I'm inventing a new urban game called Walking Around. I'm sure that someone else has invented it already, but reinvention is part of the process of creativity. Here's how it's played.
First, you play with a pedometer, which tells you how far you've walked during the day. There are a number of systems already for tracking your pedometer usage, including Walker Tracker, Steps, and a bunch of others. Use whatever system that gives you, or just a spreadsheet, to take care of the basic structure of making certain that you count steps daily.
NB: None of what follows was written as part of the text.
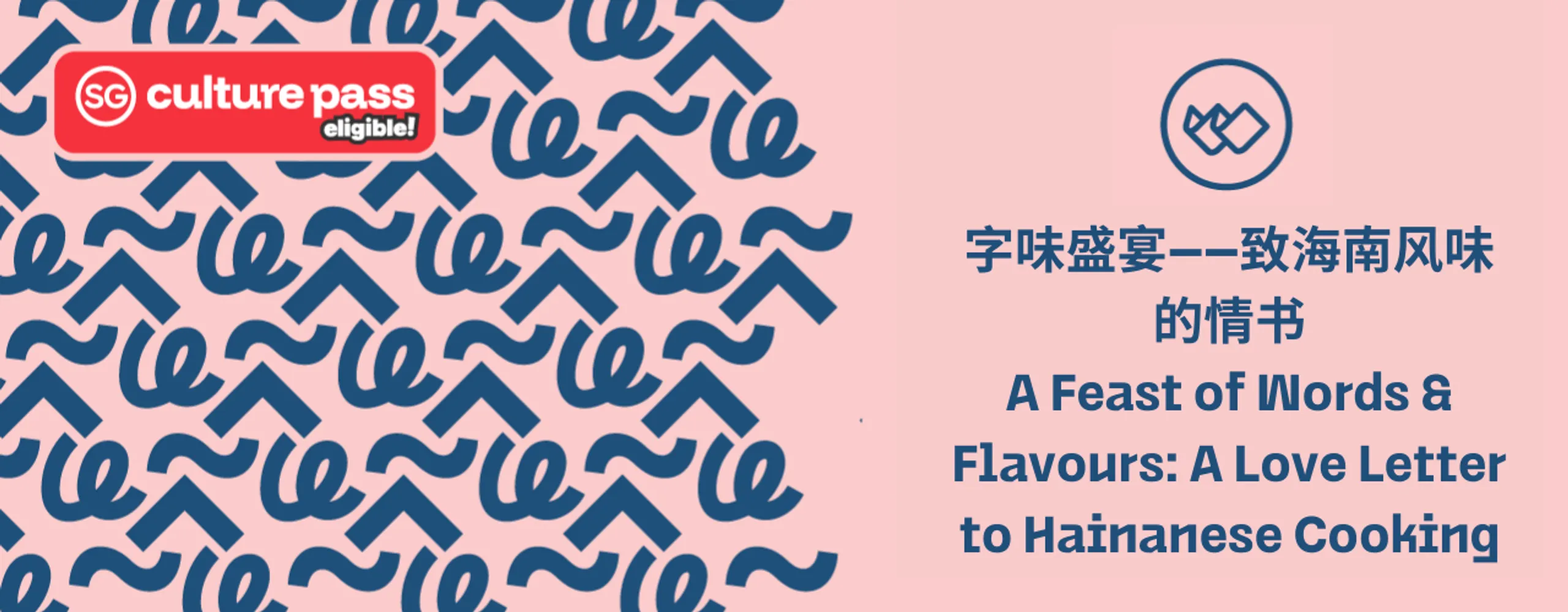 字味盛宴——致海南风味的情书 A Feast of Words & Flavours: A Love Letter to Hainanese Cooking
Second - and here is what is novel, at least to me - is that there's a bonus structure in the game designed to award bonuses for when you have accomplished tasks. The first bonus award that I'm awarding myself looks at constructing a walk so that you make an orbit around the biggest possible chunk of territory; that is to say, repeated walks along the same path will get you zero bonus, but going out of your way on a detour will add to your score, and trekking through unfamiliar territory in a big loop is the best.
So far this is a pen and paper game and I haven't fully worked out the point structure. I have a notion that you capture territory every time you orbit it, so that you might win a park by going all the way around it, and you might win a political ward or precinct by capturing a loop around it. To simplify greatly, since I am trying to keep record of this in a small book, I'm just drawing a graph with destinations rather than tracking every street.
Some idea sources:
Riverwalks Ann Arbor is a book of walking loops along the Huron River, written by Brenda E. Bentley.
Lake Trek is the weblog for Loreen Niewenhuis who wrote A 1000-Mile Walk on the Beach about her circumnavigation on foot of Lake Michigan. I don't think I'm going to beat that top score.
Tom Graham wrote about Walking The World, and his quest to walk every street in San Francisco, in 2005 for SF Gate; his web site is SF Walking Man.
The AADL Summer Reading Game has points for reading books and badges for doing various other tasks, and the gamers there know how to make a game that will make you read. There should therefore be points in my Walking Around game every time you complete part of a circuit that connects to a library.
All City New York is the work of Moses Gates, whose game board includes the challenge of visiting all of the census tracts of New York City. Thanks to Ruth Kraut for the link.
In Tacoma, Brian Kerr is getting bonus points in his version of the game for elevation.
Now pardon me while I connect some dots in my game map.